# [GIVEN EXERCISE]
Which lines in the rows below contain the string "boulder"? Show each of those lines in full, counting only matches with the same capitalization.

----

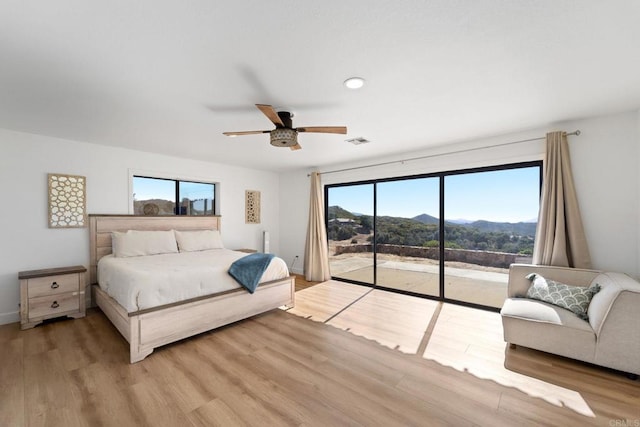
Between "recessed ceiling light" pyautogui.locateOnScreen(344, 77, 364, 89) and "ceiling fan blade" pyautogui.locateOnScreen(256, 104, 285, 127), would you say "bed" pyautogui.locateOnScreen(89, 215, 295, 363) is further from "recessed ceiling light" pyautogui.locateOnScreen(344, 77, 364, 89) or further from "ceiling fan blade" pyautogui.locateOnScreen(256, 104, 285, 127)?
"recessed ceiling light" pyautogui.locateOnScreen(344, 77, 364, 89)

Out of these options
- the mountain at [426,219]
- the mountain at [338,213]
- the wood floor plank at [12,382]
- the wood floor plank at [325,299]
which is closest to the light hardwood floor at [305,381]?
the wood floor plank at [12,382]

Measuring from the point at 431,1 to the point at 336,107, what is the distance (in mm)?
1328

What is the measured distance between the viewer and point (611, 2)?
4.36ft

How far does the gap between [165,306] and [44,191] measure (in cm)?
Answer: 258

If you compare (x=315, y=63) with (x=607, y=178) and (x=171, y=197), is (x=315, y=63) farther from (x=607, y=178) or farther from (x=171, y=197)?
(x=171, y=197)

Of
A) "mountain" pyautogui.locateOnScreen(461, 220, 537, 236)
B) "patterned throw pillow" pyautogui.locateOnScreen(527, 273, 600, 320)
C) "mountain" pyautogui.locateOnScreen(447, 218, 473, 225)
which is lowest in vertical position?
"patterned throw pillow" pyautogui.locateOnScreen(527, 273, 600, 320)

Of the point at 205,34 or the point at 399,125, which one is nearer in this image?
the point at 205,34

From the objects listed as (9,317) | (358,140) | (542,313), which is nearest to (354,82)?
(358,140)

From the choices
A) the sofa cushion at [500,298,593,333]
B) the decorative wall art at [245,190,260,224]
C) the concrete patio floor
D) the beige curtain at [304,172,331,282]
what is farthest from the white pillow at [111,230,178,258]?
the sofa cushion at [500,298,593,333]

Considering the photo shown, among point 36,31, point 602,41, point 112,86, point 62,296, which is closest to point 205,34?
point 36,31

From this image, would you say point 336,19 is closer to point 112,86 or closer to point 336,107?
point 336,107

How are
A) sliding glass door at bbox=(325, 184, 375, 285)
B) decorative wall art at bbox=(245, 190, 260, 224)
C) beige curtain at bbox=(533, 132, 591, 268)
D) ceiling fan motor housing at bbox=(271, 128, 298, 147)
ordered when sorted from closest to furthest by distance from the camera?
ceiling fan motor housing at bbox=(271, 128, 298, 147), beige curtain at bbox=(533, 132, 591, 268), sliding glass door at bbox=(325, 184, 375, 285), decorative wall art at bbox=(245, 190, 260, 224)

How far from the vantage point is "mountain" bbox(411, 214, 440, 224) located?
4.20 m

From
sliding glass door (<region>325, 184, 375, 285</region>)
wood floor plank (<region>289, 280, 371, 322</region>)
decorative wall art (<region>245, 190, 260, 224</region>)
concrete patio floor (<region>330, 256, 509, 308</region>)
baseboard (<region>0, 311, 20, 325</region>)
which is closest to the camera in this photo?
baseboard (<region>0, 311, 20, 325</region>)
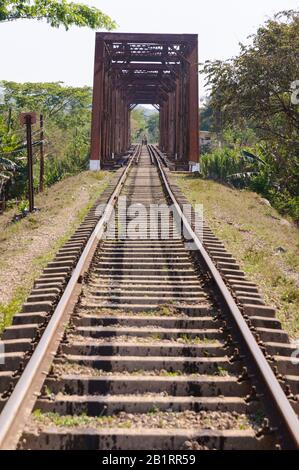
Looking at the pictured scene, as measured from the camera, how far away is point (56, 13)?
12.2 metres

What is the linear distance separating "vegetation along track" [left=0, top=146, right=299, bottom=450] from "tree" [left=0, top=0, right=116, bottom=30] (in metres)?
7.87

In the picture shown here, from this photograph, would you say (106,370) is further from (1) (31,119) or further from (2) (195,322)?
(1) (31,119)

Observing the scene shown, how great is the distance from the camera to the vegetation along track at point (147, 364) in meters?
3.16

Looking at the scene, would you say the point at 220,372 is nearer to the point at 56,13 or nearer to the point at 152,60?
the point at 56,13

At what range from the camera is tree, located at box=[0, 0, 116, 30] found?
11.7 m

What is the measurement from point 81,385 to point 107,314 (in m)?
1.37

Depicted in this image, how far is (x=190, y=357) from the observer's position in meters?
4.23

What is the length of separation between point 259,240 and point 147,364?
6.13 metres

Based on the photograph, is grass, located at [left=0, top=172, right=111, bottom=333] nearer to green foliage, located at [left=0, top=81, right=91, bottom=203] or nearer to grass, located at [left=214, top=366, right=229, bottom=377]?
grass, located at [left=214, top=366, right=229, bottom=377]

----

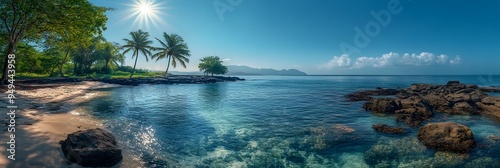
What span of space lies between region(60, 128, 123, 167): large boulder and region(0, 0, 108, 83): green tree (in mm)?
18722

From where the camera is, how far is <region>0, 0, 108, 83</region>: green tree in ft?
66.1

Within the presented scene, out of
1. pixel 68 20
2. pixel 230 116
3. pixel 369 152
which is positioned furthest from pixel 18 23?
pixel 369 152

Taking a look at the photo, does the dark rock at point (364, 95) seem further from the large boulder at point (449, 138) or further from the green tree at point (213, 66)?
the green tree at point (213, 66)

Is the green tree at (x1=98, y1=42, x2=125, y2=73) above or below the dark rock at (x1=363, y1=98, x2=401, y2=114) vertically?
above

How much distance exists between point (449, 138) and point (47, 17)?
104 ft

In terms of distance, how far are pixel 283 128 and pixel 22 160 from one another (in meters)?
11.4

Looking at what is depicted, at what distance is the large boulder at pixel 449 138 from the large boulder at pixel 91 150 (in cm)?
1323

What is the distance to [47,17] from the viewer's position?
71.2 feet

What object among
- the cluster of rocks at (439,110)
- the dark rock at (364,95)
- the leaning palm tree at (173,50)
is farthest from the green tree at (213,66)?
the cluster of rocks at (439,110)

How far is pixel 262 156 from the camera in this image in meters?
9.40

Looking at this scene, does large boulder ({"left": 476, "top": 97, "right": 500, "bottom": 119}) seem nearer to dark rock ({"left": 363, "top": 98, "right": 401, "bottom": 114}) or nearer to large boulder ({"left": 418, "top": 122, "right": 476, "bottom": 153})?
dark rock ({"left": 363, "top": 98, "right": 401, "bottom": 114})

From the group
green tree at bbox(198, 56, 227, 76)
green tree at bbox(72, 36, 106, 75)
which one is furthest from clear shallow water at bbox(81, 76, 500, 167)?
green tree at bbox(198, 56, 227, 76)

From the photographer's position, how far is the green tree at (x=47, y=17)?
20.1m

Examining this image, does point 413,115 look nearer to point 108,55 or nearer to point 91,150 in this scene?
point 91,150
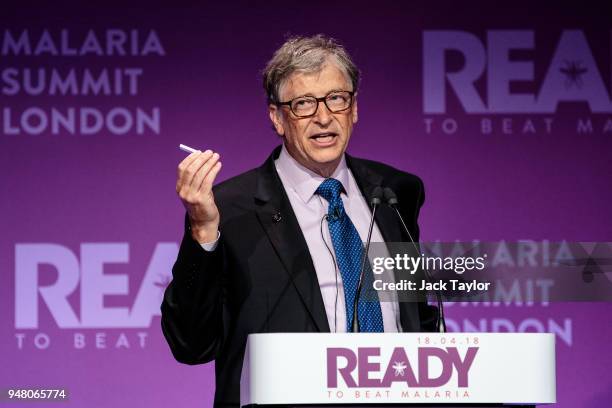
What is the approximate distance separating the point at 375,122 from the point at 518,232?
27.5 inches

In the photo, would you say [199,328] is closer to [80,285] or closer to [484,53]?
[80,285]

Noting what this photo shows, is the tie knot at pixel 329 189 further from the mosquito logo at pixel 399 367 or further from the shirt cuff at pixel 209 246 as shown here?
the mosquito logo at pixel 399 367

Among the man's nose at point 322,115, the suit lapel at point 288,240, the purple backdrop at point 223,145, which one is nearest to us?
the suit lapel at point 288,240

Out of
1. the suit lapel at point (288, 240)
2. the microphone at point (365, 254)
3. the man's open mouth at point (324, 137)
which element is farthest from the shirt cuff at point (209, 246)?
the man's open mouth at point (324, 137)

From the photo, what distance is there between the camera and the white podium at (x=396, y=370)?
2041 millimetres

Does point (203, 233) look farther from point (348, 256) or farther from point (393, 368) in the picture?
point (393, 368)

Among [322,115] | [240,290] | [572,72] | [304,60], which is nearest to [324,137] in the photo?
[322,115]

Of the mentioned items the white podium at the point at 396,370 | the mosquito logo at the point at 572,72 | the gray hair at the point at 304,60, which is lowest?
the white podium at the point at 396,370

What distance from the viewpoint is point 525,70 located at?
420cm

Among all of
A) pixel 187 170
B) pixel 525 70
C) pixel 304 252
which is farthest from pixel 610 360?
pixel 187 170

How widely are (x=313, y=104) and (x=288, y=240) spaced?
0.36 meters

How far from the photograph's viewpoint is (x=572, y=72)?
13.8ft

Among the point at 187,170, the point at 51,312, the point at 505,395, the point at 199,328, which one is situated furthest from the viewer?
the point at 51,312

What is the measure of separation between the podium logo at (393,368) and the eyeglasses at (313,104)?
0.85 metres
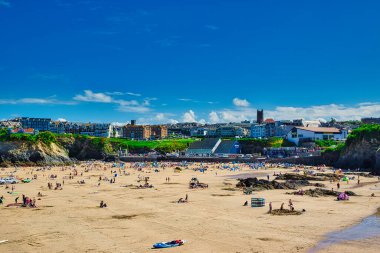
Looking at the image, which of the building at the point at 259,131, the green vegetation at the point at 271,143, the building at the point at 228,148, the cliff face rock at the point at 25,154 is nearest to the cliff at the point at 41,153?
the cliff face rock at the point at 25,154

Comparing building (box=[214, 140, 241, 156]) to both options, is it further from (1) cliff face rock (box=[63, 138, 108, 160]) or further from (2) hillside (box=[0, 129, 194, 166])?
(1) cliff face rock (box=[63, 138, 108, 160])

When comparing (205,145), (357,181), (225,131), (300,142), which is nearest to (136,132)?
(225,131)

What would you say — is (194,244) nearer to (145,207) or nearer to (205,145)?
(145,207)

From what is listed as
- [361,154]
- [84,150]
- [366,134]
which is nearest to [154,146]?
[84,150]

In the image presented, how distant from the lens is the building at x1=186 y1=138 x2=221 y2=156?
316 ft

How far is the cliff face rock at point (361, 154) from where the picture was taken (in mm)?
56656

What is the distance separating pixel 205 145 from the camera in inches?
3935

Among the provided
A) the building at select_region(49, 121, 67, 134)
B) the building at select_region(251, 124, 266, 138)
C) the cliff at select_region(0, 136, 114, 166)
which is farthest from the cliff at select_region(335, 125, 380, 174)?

----

# [EXERCISE ANSWER]
What span of space lies between region(60, 128, 123, 167): large boulder and region(0, 0, 108, 83): green tree (in mm)?
Taking a look at the photo, does the dark rock at point (364, 95) seem further from the large boulder at point (449, 138) or further from the green tree at point (213, 66)?
Looking at what is depicted, at what distance is the large boulder at pixel 449 138 from the large boulder at pixel 91 150 (in cm)?
Looking at this scene, does large boulder ({"left": 476, "top": 97, "right": 500, "bottom": 119}) seem nearer to dark rock ({"left": 363, "top": 98, "right": 401, "bottom": 114}) or nearer to large boulder ({"left": 418, "top": 122, "right": 476, "bottom": 153})?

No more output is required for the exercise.